CLI Reference
Complete reference for the linkml-data-qc command-line interface.
Synopsis
linkml-data-qc [OPTIONS] DATA_PATH...
Description
Analyzes LinkML data files for compliance with recommended field requirements. Calculates what percentage of recommended: true slots are populated across your data.
Arguments
| Argument | Description |
|---|---|
DATA_PATH... |
One or more data files or directories to analyze. Required. |
Options
Required Options
| Option | Description |
|---|---|
-s, --schema PATH |
Path to the LinkML schema YAML file. |
-t, --target-class TEXT |
Name of the target class to validate against. |
Output Options
| Option | Default | Description |
|---|---|---|
-f, --format TEXT |
text |
Output format: json, csv, or text. |
-o, --output PATH |
stdout | Write output to file instead of stdout. |
--dashboard PATH |
- | Generate single dashboard PNG image. Requires viz extras. |
--dashboard-dir PATH |
- | Generate HTML dashboard site in directory (for GitHub Pages). |
Configuration Options
| Option | Description |
|---|---|
-c, --config PATH |
Path to QC configuration YAML file for weights and thresholds. |
--pattern TEXT |
Glob pattern for directory search. Default: *.yaml. |
Threshold Options
| Option | Description |
|---|---|
--min-compliance FLOAT |
Minimum global compliance percentage.
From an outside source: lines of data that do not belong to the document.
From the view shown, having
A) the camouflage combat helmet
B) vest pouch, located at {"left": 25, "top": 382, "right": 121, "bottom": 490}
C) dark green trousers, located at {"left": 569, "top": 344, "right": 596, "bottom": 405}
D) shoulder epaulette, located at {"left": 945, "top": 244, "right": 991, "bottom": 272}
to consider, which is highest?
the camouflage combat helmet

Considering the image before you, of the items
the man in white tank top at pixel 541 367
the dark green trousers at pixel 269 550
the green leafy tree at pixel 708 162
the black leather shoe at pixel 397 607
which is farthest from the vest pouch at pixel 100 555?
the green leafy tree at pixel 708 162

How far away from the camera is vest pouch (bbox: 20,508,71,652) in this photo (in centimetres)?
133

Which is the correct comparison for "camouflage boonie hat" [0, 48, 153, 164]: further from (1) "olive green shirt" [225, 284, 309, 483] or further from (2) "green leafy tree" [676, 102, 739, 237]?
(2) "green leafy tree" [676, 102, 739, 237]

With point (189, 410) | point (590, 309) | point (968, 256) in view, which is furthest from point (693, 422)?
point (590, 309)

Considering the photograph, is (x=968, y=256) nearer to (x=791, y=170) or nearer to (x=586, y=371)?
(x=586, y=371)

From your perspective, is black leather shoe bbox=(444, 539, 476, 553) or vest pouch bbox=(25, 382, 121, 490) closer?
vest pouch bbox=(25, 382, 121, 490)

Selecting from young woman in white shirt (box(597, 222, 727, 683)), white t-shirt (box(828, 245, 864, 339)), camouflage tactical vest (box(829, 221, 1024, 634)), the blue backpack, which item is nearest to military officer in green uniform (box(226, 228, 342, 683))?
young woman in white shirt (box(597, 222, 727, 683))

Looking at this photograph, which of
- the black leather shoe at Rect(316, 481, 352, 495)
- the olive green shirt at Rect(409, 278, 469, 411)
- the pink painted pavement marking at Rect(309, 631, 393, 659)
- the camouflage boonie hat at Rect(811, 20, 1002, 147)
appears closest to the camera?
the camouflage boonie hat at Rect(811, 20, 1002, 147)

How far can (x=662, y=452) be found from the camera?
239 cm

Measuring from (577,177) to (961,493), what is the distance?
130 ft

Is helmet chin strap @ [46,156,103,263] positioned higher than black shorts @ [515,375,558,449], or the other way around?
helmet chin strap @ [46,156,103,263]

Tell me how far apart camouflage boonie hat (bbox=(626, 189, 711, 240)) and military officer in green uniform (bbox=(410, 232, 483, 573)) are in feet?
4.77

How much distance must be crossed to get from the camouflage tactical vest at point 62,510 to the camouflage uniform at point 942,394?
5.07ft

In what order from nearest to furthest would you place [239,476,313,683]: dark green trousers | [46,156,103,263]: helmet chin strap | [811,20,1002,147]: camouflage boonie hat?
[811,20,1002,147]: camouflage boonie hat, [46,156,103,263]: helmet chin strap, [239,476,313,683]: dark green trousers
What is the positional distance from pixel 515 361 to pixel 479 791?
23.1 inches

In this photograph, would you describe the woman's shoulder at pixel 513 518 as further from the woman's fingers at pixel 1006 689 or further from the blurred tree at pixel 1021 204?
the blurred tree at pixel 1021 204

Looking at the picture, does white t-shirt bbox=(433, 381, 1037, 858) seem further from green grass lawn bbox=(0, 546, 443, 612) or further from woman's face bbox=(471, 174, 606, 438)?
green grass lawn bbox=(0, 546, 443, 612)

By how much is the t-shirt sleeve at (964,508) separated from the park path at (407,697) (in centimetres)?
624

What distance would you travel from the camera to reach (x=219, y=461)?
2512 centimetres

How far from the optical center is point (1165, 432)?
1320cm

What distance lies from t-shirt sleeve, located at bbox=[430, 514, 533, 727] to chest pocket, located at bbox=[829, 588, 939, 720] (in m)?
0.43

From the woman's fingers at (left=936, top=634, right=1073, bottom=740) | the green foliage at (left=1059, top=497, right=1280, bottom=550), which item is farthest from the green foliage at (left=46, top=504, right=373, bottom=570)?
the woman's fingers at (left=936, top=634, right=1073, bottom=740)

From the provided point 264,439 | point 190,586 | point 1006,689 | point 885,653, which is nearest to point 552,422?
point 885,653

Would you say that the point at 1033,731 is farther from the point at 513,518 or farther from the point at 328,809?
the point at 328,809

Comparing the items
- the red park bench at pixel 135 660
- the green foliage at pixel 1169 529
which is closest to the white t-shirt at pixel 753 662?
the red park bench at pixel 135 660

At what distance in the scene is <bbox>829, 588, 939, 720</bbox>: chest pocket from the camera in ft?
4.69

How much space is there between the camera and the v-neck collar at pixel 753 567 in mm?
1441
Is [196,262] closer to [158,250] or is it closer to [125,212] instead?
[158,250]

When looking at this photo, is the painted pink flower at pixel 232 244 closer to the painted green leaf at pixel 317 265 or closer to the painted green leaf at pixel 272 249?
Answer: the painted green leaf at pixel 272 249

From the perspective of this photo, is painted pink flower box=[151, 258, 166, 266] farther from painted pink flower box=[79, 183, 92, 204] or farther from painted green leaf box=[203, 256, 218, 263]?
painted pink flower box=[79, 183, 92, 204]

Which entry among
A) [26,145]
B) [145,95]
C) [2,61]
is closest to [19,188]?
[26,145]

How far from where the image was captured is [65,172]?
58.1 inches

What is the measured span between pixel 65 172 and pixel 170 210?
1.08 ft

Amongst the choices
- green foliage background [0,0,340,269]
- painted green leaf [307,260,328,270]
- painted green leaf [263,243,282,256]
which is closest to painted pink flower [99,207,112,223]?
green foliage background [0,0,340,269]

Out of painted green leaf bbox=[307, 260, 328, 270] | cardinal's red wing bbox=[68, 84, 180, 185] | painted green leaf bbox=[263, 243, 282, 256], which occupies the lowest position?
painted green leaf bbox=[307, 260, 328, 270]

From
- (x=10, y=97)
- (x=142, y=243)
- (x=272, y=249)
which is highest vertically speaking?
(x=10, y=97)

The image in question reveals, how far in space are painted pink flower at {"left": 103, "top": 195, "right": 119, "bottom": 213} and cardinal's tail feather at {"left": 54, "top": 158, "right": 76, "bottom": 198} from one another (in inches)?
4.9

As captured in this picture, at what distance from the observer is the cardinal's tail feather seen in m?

Exit with code 1 if below. |
--fail-on-violations |
Exit with code 1 if any configured threshold violations occur. |
Other Options
| Option | Description |
|---|---|
--help |
Show help message and exit. |
Exit Codes
| Code | Meaning |
|---|---|
0 |
Success - all checks passed |
1 |
Failure - compliance below threshold or violations detected |
Examples
Basic Analysis
Analyze a single file with text output:
linkml-data-qc data/Asthma.yaml -s schema.yaml -t Disease
JSON Output
Get machine-readable JSON:
linkml-data-qc data/Asthma.yaml -s schema.yaml -t Disease -f json
Analyze Directory
Analyze all YAML files in a directory:
linkml-data-qc data/ -s schema.yaml -t Disease --pattern "*.yaml"
Multiple Files
Analyze specific files:
linkml-data-qc data/Asthma.yaml data/COPD.yaml -s schema.yaml -t Disease
CI/CD Integration
Fail if global compliance drops below 70%:
linkml-data-qc data/ -s schema.yaml -t Disease --min-compliance 70
Fail if any configured threshold is violated:
linkml-data-qc data/ -s schema.yaml -t Disease \
-c qc_config.yaml --fail-on-violations
Save Output to File
Write JSON report to file:
linkml-data-qc data/ -s schema.yaml -t Disease \
-f json -o compliance_report.json
Generate Visual Dashboard
Create a dashboard image (requires pip install linkml-data-qc[viz]):
linkml-data-qc data/Asthma.yaml -s schema.yaml -t Disease \
--dashboard qc_dashboard.png
Generate both report and dashboard:
linkml-data-qc data/ -s schema.yaml -t Disease \
-f json -o report.json --dashboard dashboard.png
Generate HTML Dashboard Site
Create a full HTML dashboard with multiple charts (for GitHub Pages):
linkml-data-qc data/Asthma.yaml -s schema.yaml -t Disease \
--dashboard-dir ./qc_dashboard/
This generates:
- index.html - Main dashboard page
- gauge.png - Compliance gauge chart
- slot_bars.png - Slot compliance bar chart
- path_heatmap.png - Path × Slot heatmap
- report.json - Raw report data
Deploy to GitHub Pages:
# In your CI/CD pipeline
linkml-data-qc data/ -s schema.yaml -t Disease \
-c qc_config.yaml \
--dashboard-dir ./gh-pages/qc/
# Then push gh-pages/ to your GitHub Pages branch
CSV for Spreadsheet Analysis
Export detailed results as CSV:
linkml-data-qc data/ -s schema.yaml -t Disease -f csv -o results.csv
Configuration File Format
The optional configuration file allows you to set weights and minimum thresholds:
# qc_config.yaml
default_weight: 1.0
default_min_compliance: null
# Per-slot configuration
slots:
term:
weight: 2.0 # Terms are twice as important
min_compliance: 80.0 # Require at least 80%
description:
weight: 0.5 # Descriptions are nice-to-have
evidence:
weight: 1.5
# Per-path overrides (highest precedence)
paths:
"phenotypes[].phenotype_term.term":
weight: 3.0
min_compliance: 95.0
Configuration Precedence
- Path-specific config - Highest priority, exact path match
- Slot-specific config - Applies to all occurrences of a slot
- Default values - Fallback when no specific config
Output Formats
Text Format (default)
Human-readable hierarchical output:
Compliance Report: data/Asthma.yaml
Target Class: Disease
Global Compliance: 65.3% (125/191)
Weighted Compliance: 71.2%
Summary by Slot:
description: 78.4%
term: 72.1%
Aggregated Scores by List Path:
pathophysiology[].description: 100.0% (5/5)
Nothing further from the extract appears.